(YOUR GOAL) Output everything from the line containing "Upon comparing" down to the end of the entries as a numbered list, with blank lines left out.

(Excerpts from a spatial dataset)
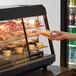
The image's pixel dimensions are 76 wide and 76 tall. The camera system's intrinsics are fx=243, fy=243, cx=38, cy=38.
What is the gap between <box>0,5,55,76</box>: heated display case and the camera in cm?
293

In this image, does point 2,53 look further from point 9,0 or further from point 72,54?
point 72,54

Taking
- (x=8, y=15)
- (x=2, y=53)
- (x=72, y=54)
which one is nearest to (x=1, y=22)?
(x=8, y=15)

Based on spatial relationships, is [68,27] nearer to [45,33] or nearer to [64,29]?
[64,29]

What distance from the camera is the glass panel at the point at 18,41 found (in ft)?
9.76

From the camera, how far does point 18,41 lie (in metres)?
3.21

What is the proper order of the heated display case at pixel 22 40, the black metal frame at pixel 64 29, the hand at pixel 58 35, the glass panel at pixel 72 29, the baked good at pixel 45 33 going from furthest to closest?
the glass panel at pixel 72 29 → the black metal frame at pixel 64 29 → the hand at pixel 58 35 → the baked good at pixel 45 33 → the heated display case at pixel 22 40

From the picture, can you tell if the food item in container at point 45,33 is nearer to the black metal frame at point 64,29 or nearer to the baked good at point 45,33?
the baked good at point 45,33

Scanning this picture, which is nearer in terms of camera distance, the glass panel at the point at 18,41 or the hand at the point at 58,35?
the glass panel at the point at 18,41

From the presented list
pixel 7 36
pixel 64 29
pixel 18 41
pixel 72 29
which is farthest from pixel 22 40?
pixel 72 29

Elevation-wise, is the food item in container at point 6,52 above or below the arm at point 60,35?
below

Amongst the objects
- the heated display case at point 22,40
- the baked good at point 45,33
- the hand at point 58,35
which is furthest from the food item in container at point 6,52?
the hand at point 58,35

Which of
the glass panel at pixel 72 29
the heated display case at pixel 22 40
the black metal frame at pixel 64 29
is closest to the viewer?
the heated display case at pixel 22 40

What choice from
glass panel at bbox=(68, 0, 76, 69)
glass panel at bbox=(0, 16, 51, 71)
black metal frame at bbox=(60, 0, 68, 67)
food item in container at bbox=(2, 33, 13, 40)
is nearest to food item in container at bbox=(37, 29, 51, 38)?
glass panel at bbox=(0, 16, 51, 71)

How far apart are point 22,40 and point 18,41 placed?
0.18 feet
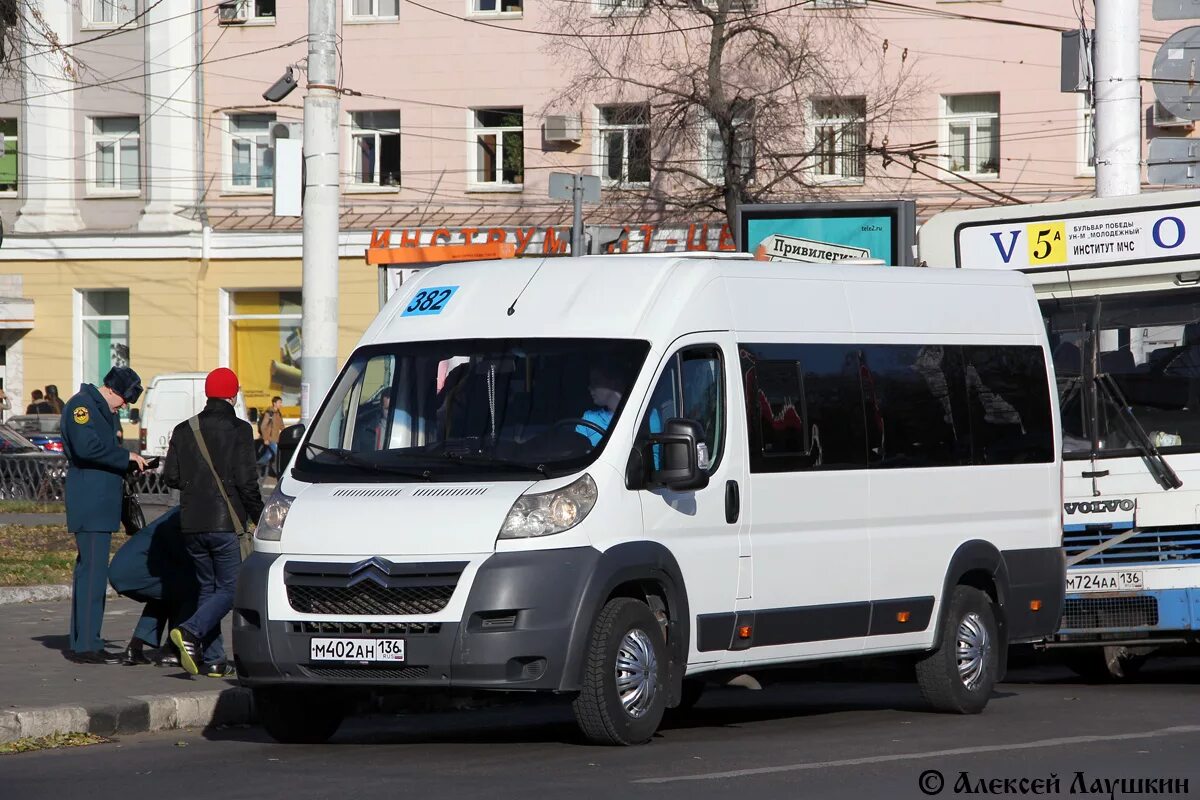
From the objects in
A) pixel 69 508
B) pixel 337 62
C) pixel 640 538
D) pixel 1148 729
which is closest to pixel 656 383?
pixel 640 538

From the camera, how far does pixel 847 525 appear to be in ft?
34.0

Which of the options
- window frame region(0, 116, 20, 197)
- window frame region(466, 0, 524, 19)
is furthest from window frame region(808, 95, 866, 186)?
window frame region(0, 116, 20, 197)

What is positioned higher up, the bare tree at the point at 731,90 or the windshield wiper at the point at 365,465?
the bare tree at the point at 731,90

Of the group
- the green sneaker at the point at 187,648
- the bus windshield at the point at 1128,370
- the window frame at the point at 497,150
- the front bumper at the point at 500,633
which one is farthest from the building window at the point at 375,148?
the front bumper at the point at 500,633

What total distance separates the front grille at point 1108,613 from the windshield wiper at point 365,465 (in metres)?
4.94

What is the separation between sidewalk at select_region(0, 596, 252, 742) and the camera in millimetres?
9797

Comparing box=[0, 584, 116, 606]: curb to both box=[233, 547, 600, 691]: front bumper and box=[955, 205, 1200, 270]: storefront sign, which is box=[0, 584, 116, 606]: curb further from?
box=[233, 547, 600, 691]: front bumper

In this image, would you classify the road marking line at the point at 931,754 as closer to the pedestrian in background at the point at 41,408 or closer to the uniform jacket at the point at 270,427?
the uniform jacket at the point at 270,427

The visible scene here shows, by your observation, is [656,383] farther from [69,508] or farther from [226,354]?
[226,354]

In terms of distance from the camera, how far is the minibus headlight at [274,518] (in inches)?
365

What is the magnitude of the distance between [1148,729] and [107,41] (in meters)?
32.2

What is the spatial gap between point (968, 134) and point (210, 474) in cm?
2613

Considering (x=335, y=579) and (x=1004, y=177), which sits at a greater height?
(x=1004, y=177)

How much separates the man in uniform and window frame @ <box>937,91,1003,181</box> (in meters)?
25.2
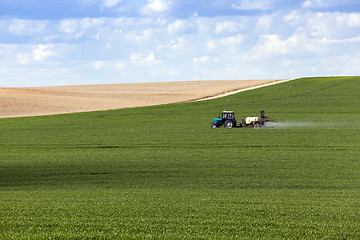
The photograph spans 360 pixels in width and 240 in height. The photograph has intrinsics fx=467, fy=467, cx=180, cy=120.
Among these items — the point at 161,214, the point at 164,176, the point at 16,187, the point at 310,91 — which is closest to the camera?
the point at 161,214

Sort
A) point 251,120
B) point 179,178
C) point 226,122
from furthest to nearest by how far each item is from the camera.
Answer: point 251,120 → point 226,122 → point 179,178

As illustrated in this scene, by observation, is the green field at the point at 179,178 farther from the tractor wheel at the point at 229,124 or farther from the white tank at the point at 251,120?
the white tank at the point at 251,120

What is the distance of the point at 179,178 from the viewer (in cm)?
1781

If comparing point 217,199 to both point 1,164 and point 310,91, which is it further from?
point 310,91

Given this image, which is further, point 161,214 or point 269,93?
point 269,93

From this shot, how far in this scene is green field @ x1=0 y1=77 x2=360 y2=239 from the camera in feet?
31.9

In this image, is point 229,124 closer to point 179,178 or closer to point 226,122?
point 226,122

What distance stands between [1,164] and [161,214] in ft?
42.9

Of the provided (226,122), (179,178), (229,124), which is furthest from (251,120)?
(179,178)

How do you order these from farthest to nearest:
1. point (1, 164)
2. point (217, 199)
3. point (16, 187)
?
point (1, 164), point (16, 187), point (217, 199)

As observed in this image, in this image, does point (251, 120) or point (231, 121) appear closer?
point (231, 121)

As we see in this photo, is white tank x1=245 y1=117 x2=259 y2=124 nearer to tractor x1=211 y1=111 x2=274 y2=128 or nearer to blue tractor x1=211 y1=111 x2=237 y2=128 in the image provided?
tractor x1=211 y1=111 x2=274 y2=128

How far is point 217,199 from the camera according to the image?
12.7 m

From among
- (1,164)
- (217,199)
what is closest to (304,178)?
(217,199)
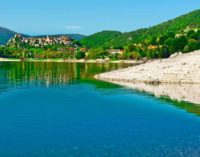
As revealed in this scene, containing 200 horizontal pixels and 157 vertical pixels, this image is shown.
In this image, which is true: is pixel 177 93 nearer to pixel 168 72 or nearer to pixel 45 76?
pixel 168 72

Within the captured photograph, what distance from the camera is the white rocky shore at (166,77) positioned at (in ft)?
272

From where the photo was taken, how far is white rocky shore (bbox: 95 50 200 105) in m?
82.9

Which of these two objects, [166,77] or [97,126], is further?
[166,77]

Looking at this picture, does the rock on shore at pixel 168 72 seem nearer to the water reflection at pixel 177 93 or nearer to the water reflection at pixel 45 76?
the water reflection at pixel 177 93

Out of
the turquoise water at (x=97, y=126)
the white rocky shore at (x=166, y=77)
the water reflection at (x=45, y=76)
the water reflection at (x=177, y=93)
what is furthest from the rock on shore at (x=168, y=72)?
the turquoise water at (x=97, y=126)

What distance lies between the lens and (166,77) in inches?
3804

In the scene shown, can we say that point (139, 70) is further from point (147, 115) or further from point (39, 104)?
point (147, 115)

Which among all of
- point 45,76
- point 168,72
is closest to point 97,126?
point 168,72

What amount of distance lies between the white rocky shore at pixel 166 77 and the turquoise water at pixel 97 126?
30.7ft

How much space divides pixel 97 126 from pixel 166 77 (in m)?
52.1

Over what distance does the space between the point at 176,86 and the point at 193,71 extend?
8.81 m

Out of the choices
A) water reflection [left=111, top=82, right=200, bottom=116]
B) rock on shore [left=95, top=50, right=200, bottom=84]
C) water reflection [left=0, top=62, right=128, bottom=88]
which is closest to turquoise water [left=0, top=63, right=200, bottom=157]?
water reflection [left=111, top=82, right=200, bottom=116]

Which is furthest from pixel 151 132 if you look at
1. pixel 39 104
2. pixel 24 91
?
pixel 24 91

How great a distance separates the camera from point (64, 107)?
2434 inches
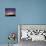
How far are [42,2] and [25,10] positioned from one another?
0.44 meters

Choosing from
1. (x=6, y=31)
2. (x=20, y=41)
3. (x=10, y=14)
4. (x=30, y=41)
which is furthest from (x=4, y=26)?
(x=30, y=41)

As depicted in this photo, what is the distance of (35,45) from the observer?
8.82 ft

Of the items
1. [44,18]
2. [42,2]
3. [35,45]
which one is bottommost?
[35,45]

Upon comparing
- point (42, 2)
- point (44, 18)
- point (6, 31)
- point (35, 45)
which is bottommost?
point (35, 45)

(WRITTEN ANSWER)
1. Upon comparing
2. - point (42, 2)
3. - point (44, 18)
4. - point (6, 31)
5. - point (35, 45)
6. which is bottommost?
7. point (35, 45)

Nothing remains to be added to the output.